▶ **Objectifs**:
**a)** D'après le texte sur Mondher Zenaidi, quelle personnalité actuellement incarcérée un ancien du RCD imagine-t-il que Zenaidi pourrait remplacer ?
**b)** Prolongez le texte sur Mondher Zenaidi à partir de sa dernière phrase.

▶ **Extrait du texte**:
= = = =

Un ancien du RCD se perd aussi en conjectures et imagine que Zenaidi pourrait remplacer Abir Moussi, la présidente du Parti destourien libre (PDL), actuellement incarcérée. « À moins que ce qui ressemble à une mise en jambe électorale ne soit un leurre et que Zenaidi fasse office de lièvre pour un autre candidat », suggère notre interlocuteur.

Comme ce dernier, certains expriment un malaise face à la dernière apparition de Mondher Zenaidi dans une vidéo où il s’adresse aux Tunisiens et qui a suscité une certaine perplexité. Un long monologue tenu par un homme qui a pris de l’âge et qui ne va pas droit au but.

L’ancien ministre y justifie son silence en arguant que la politique consiste également à observer, à analyser, à prendre de la hauteur et… à proposer. Cette prise de parole assez singulière semble inachevée : Zenaidi est candidat à quelque chose mais sans dire à quoi.

Dans le viseur de Carthage

Le fait qu’il ait valorisé dans son intervention ses compétences en matière socio-économique pourrait laisser croire qu’il brigue un portefeuille ministériel, alimentant un peu plus les spéculations sur le rôle qu’il entend jouer.

Beaucoup ne font pas cas de ces maladresses mais estiment qu’un homme qui vit loin du pays, même s’il en parle quotidiennement, n’est plus en prise directe avec la réalité tunisienne.

Tout le monde sait, en outre, que si Zenaidi n’est pas revenu en Tunisie, c’est en raison de ses démêlés judiciaires, même s’il les présente comme infondés. S’il a d’ailleurs été blanchi par la justice, il serait de nouveau poursuivi pour des faits qui concernent le ministère du Commerce à un moment où il n’en était plus le ministre.

Cela a suffi pour qu’il soit traîné dans la boue sur les réseaux sociaux. Clairement, Mondher Zenaidi dérange, jusqu’à Kaïs Saïed lui-même qui, sans le citer, avait anticipé son retour en politique en fustigeant dans un communiqué les Tunisiens qui rencontrent des personnalités et du personnel d’ambassade à l’étranger. Un message auquel Zenaidi a répondu par un post.

= = = =

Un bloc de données
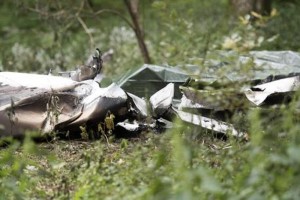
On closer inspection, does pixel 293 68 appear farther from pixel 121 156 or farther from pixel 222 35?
pixel 222 35

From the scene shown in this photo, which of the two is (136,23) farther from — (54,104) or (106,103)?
(54,104)

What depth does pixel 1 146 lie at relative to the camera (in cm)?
480

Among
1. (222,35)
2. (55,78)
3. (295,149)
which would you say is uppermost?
(295,149)

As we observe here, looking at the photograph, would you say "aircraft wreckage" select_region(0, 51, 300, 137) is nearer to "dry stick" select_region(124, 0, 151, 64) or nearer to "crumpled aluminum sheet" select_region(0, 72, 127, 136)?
"crumpled aluminum sheet" select_region(0, 72, 127, 136)

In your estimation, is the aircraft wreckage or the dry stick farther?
the dry stick

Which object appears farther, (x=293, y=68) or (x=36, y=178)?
(x=293, y=68)

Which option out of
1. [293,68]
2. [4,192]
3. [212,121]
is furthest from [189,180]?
[293,68]

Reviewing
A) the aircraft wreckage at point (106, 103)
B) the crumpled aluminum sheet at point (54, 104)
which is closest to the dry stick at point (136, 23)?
the aircraft wreckage at point (106, 103)

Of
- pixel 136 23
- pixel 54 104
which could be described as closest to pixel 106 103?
pixel 54 104

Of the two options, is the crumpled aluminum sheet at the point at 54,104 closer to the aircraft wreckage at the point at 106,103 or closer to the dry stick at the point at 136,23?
the aircraft wreckage at the point at 106,103

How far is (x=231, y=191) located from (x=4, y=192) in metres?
1.21

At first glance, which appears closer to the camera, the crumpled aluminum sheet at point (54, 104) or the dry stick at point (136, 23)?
the crumpled aluminum sheet at point (54, 104)

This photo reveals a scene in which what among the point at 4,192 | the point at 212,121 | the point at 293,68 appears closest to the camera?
the point at 4,192

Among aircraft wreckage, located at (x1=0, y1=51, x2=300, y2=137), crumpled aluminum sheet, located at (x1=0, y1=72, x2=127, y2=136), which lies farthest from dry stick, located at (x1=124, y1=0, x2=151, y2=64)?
crumpled aluminum sheet, located at (x1=0, y1=72, x2=127, y2=136)
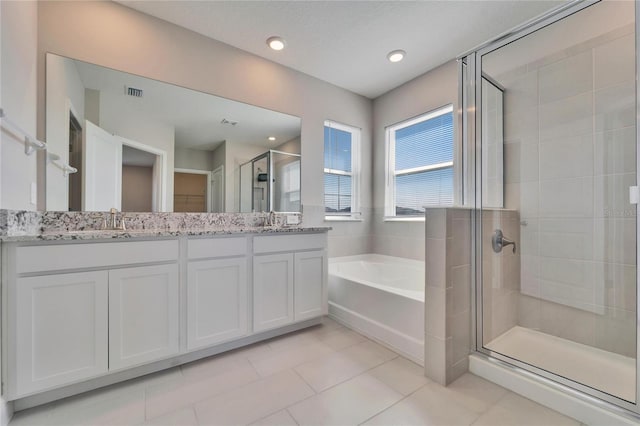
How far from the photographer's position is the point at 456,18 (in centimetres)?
205

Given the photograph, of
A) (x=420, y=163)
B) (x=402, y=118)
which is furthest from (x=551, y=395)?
(x=402, y=118)

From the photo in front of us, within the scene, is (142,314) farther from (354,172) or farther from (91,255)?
(354,172)

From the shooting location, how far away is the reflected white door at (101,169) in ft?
5.95

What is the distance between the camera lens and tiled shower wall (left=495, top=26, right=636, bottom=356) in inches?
63.5

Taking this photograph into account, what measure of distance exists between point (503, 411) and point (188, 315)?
6.05ft

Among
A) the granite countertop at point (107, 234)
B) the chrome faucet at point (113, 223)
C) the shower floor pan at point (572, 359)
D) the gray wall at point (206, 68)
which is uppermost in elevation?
the gray wall at point (206, 68)

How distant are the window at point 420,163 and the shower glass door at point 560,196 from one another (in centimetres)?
65

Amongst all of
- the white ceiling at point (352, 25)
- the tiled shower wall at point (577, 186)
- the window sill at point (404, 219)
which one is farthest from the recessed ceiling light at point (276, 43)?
the window sill at point (404, 219)

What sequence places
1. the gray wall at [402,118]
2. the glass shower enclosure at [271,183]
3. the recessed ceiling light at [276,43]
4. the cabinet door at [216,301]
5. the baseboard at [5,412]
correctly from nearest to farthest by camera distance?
the baseboard at [5,412] < the cabinet door at [216,301] < the recessed ceiling light at [276,43] < the glass shower enclosure at [271,183] < the gray wall at [402,118]

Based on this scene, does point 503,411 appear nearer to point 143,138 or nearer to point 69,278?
point 69,278

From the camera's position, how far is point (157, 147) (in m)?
2.12

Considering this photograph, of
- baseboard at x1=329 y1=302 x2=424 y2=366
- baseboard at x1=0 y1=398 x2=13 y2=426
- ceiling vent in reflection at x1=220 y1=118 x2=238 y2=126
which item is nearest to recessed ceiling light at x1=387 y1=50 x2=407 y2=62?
ceiling vent in reflection at x1=220 y1=118 x2=238 y2=126

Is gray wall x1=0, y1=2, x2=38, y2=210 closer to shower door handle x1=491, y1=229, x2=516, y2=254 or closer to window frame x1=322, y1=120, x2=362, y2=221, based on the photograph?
window frame x1=322, y1=120, x2=362, y2=221

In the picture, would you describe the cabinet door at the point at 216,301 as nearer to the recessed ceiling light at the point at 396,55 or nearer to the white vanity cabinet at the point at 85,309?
the white vanity cabinet at the point at 85,309
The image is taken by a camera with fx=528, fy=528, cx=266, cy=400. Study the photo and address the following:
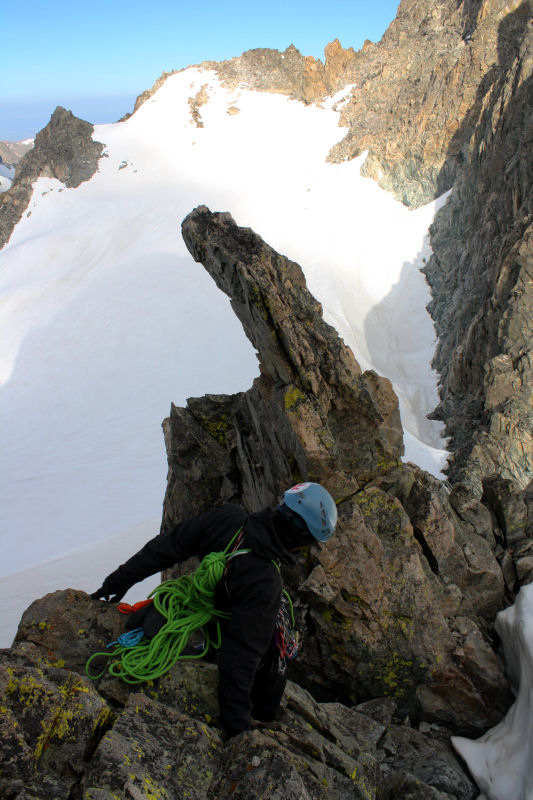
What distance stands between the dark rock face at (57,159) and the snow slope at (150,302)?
1.45 meters

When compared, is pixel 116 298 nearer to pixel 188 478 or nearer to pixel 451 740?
pixel 188 478

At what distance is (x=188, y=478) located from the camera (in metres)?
8.34

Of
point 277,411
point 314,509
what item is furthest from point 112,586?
point 277,411

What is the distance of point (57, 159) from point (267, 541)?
212ft

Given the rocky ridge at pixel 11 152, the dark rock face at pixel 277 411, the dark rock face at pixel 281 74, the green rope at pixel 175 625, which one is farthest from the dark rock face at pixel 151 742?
the rocky ridge at pixel 11 152

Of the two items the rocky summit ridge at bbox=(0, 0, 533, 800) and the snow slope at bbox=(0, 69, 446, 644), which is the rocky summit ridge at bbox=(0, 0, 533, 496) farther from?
the rocky summit ridge at bbox=(0, 0, 533, 800)

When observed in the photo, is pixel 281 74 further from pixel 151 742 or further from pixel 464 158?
pixel 151 742

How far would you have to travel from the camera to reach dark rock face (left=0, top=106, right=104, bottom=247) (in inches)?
2211

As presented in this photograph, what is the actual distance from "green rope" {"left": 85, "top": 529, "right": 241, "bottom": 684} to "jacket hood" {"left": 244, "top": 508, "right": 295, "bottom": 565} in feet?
1.00

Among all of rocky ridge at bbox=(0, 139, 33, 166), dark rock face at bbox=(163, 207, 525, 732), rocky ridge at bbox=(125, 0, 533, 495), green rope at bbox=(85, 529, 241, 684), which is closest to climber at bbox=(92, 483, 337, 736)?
green rope at bbox=(85, 529, 241, 684)

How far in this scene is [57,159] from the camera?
5794 cm

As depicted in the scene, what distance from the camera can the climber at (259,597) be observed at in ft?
12.6

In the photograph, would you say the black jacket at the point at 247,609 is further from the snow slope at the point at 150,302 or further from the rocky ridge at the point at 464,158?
the rocky ridge at the point at 464,158

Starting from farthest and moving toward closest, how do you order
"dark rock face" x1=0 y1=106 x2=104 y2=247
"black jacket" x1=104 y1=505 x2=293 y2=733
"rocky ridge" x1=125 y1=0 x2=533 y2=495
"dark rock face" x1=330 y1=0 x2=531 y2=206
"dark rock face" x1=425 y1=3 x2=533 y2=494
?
1. "dark rock face" x1=0 y1=106 x2=104 y2=247
2. "dark rock face" x1=330 y1=0 x2=531 y2=206
3. "rocky ridge" x1=125 y1=0 x2=533 y2=495
4. "dark rock face" x1=425 y1=3 x2=533 y2=494
5. "black jacket" x1=104 y1=505 x2=293 y2=733
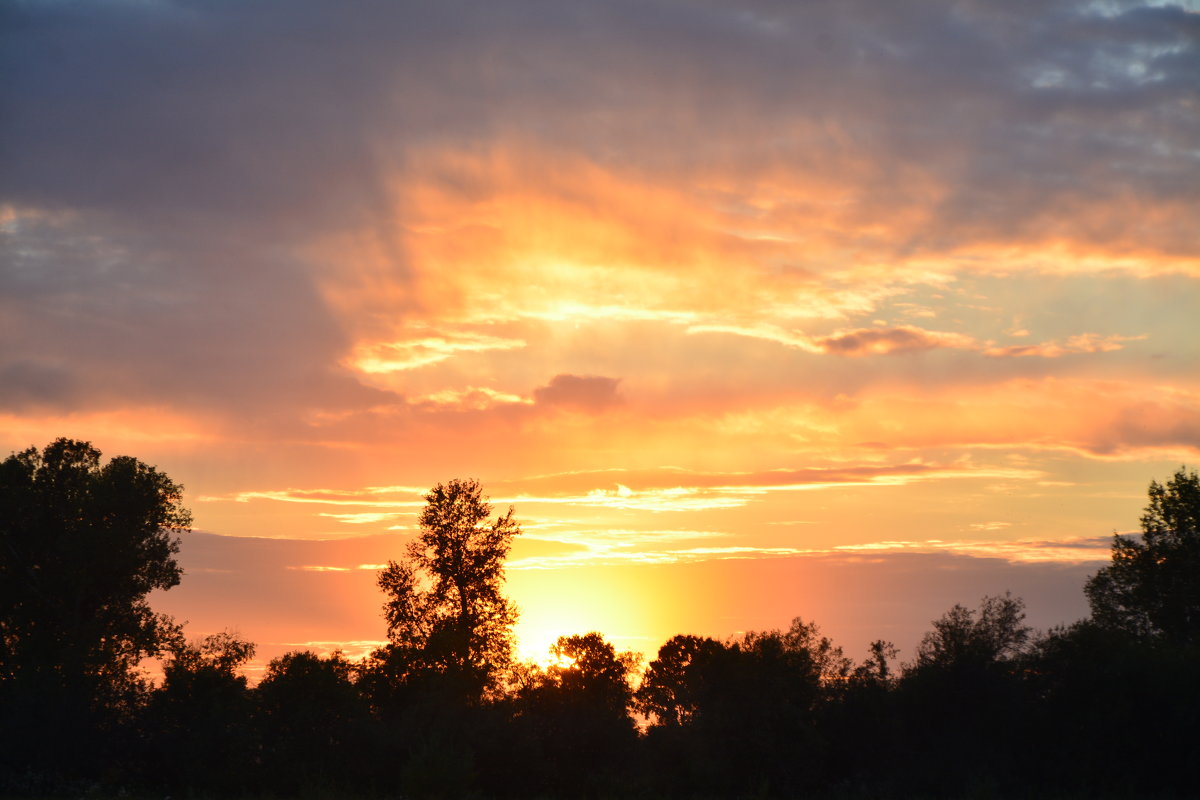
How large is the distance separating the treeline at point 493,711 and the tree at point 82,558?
19 cm

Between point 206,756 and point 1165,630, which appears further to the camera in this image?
point 1165,630

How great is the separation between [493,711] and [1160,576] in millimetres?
50602

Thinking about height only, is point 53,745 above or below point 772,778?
above

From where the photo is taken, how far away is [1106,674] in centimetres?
4444

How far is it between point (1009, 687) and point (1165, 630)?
1175 inches

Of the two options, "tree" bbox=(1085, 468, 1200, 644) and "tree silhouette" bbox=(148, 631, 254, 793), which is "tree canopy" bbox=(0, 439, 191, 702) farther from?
"tree" bbox=(1085, 468, 1200, 644)

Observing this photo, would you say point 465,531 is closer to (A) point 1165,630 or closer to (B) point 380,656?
(B) point 380,656

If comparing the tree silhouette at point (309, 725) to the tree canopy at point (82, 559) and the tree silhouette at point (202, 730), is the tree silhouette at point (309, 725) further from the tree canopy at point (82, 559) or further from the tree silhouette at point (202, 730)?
the tree canopy at point (82, 559)

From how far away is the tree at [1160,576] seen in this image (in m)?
69.4

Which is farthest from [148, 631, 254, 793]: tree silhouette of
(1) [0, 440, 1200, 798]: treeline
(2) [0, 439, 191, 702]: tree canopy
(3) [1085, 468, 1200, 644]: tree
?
(3) [1085, 468, 1200, 644]: tree

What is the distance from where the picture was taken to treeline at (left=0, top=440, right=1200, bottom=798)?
44.1 m

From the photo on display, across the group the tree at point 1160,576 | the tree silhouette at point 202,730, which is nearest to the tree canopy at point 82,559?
the tree silhouette at point 202,730

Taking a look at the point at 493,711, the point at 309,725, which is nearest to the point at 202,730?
the point at 309,725

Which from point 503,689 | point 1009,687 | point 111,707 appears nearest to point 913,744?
point 1009,687
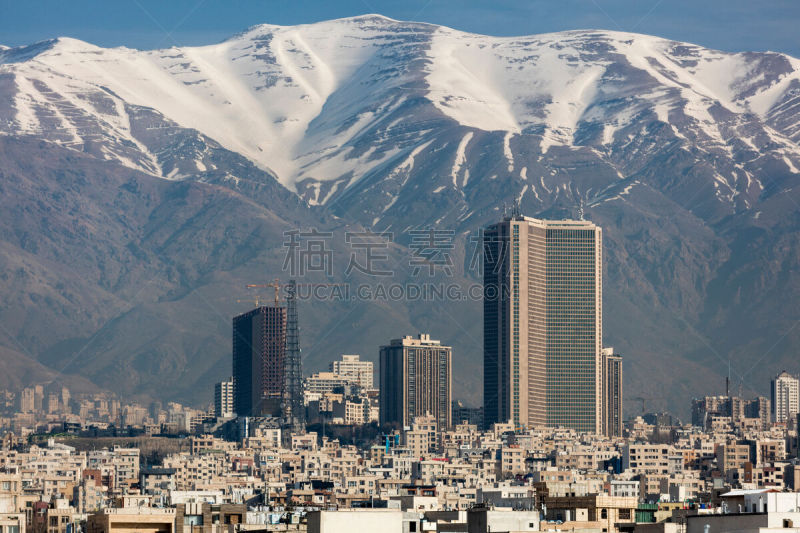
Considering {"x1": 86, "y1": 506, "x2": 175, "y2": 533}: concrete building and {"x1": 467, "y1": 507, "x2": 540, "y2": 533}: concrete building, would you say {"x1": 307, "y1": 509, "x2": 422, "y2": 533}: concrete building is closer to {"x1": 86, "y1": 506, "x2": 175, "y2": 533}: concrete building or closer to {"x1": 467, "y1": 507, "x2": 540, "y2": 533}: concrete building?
{"x1": 467, "y1": 507, "x2": 540, "y2": 533}: concrete building

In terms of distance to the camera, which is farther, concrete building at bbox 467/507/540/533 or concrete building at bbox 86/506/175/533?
concrete building at bbox 86/506/175/533

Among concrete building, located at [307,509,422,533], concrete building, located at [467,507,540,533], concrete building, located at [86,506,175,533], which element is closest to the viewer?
concrete building, located at [307,509,422,533]

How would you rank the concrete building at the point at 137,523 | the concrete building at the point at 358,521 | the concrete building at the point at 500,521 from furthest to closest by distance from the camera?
the concrete building at the point at 137,523, the concrete building at the point at 500,521, the concrete building at the point at 358,521

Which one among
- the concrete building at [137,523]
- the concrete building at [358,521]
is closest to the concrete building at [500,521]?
the concrete building at [137,523]

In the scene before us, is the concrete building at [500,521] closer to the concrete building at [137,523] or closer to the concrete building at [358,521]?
the concrete building at [137,523]

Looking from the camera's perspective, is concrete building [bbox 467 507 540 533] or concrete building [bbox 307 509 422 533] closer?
concrete building [bbox 307 509 422 533]

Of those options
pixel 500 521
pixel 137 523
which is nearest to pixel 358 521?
pixel 500 521

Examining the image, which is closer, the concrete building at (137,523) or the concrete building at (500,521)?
the concrete building at (500,521)

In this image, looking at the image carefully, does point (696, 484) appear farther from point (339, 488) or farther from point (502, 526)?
point (502, 526)

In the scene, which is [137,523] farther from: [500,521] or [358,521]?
[358,521]

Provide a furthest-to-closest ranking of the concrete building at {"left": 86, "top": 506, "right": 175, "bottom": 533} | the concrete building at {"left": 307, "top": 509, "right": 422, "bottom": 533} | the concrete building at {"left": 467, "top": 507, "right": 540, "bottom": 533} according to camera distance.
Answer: the concrete building at {"left": 86, "top": 506, "right": 175, "bottom": 533}, the concrete building at {"left": 467, "top": 507, "right": 540, "bottom": 533}, the concrete building at {"left": 307, "top": 509, "right": 422, "bottom": 533}

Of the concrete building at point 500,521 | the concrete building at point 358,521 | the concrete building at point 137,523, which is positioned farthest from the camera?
the concrete building at point 137,523

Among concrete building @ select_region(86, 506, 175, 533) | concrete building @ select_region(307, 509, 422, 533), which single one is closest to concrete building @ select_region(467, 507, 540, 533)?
concrete building @ select_region(86, 506, 175, 533)
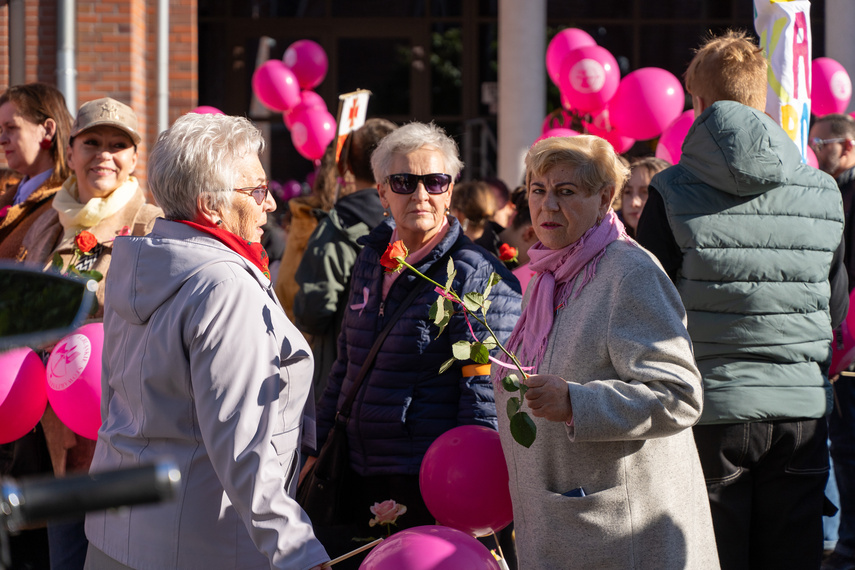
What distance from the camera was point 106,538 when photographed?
2096 millimetres

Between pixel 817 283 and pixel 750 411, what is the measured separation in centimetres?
49

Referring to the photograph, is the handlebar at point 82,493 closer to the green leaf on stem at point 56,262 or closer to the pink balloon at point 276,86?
the green leaf on stem at point 56,262

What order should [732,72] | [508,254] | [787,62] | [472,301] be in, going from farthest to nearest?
1. [508,254]
2. [787,62]
3. [732,72]
4. [472,301]

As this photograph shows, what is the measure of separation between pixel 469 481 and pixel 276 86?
6379mm

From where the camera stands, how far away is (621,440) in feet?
7.00

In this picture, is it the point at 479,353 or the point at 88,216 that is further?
the point at 88,216

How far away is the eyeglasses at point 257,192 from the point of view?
7.21ft

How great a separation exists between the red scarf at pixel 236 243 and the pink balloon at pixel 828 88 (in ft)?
20.3

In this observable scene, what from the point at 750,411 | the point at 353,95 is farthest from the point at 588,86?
the point at 750,411

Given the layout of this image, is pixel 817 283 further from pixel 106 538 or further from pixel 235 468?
pixel 106 538

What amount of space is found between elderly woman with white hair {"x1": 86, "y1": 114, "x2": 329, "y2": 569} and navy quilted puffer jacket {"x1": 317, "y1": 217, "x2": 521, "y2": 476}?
714 millimetres

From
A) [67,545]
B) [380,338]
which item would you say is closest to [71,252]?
[67,545]

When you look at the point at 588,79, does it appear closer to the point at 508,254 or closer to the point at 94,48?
the point at 508,254

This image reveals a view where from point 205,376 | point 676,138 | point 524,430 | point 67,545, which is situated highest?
point 676,138
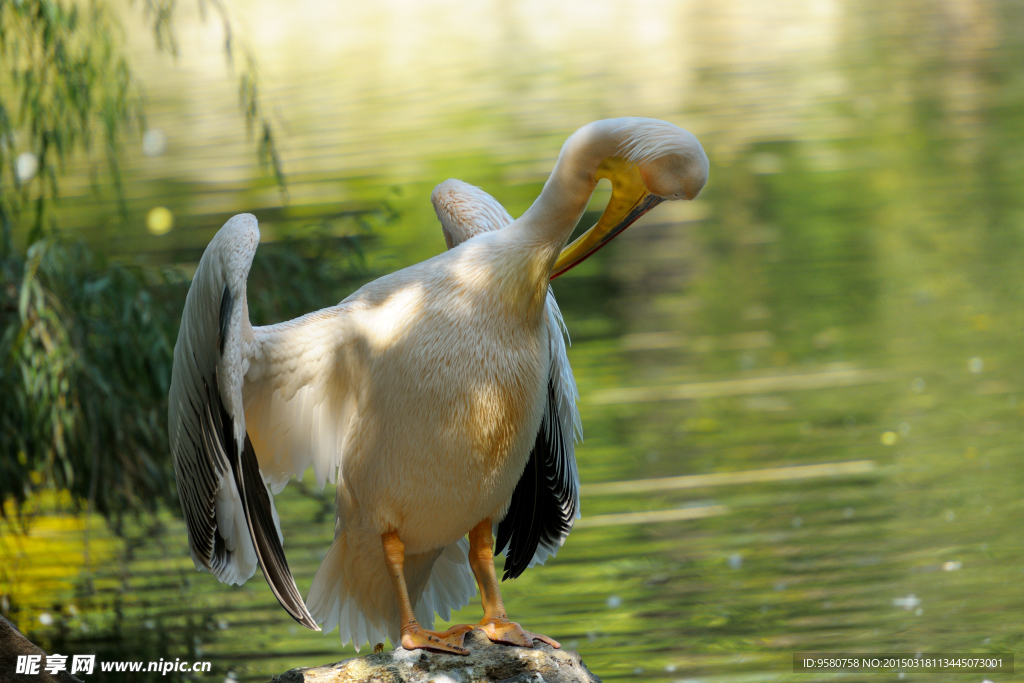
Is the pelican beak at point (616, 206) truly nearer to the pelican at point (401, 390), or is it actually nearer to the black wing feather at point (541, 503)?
the pelican at point (401, 390)

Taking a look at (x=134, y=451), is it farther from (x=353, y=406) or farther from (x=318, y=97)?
(x=318, y=97)

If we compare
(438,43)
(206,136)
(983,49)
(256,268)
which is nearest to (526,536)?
(256,268)

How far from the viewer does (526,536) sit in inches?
118

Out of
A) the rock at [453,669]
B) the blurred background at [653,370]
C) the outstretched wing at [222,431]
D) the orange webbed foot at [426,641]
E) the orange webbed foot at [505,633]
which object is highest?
the outstretched wing at [222,431]

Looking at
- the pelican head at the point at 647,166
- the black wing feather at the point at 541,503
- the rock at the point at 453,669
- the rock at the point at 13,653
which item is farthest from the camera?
the black wing feather at the point at 541,503

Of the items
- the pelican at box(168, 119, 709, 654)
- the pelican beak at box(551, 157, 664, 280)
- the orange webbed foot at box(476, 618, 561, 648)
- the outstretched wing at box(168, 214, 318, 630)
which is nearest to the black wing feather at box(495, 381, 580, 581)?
the pelican at box(168, 119, 709, 654)

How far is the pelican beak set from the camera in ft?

= = = =

▶ **Réponses par tâche**:
**a)** Abir Moussi, la présidente du Parti destourien libre (PDL).

**b)**
Quels sont ses liens avec Leïla Ben Ali ?

Le plus étonnant reste toutefois que, de toutes les critiques qui fusent contre le candidat supposé, aucune n’aborde le vrai sujet qui fâche. À savoir la nature réelle de ses liens avec Leïla Ben Ali, l’épouse de l’ancien président défunt, dont on dit qu’il était l’un des familiers.

« Il y a une omerta, comme si, malgré les années et la distance, puisqu’elle vit en Arabie saoudite, Leïla était toujours crainte et influente », relève un politologue. Un ancien de Nidaa Tounes, qui n’existe plus, regrette surtout les dérobades de Mondher Zenaidi.

Il rapporte qu’en 2019, au plus fort de la crise du parti, qui était divisé sur l’attitude à adopter vis-à-vis des islamistes, puis à cause de la rivalité entre Youssef Chahed et Hafedh Caïd Essebsi pour diriger la formation, Mondher Zenaidi avait été approché.

Après une longue discussion, Béji Caïd Essebsi avait décidé de lui confier les rênes de Nidaa Tounes, mais, une heure avant le rendez-vous qui devait officialiser cette manœuvre, Mondher Zenaidi n’a plus répondu au téléphone. Il avait ensuite embarqué pour Paris sans aucune explication. Une esquive que certains n’ont ni oubliée ni pardonnée.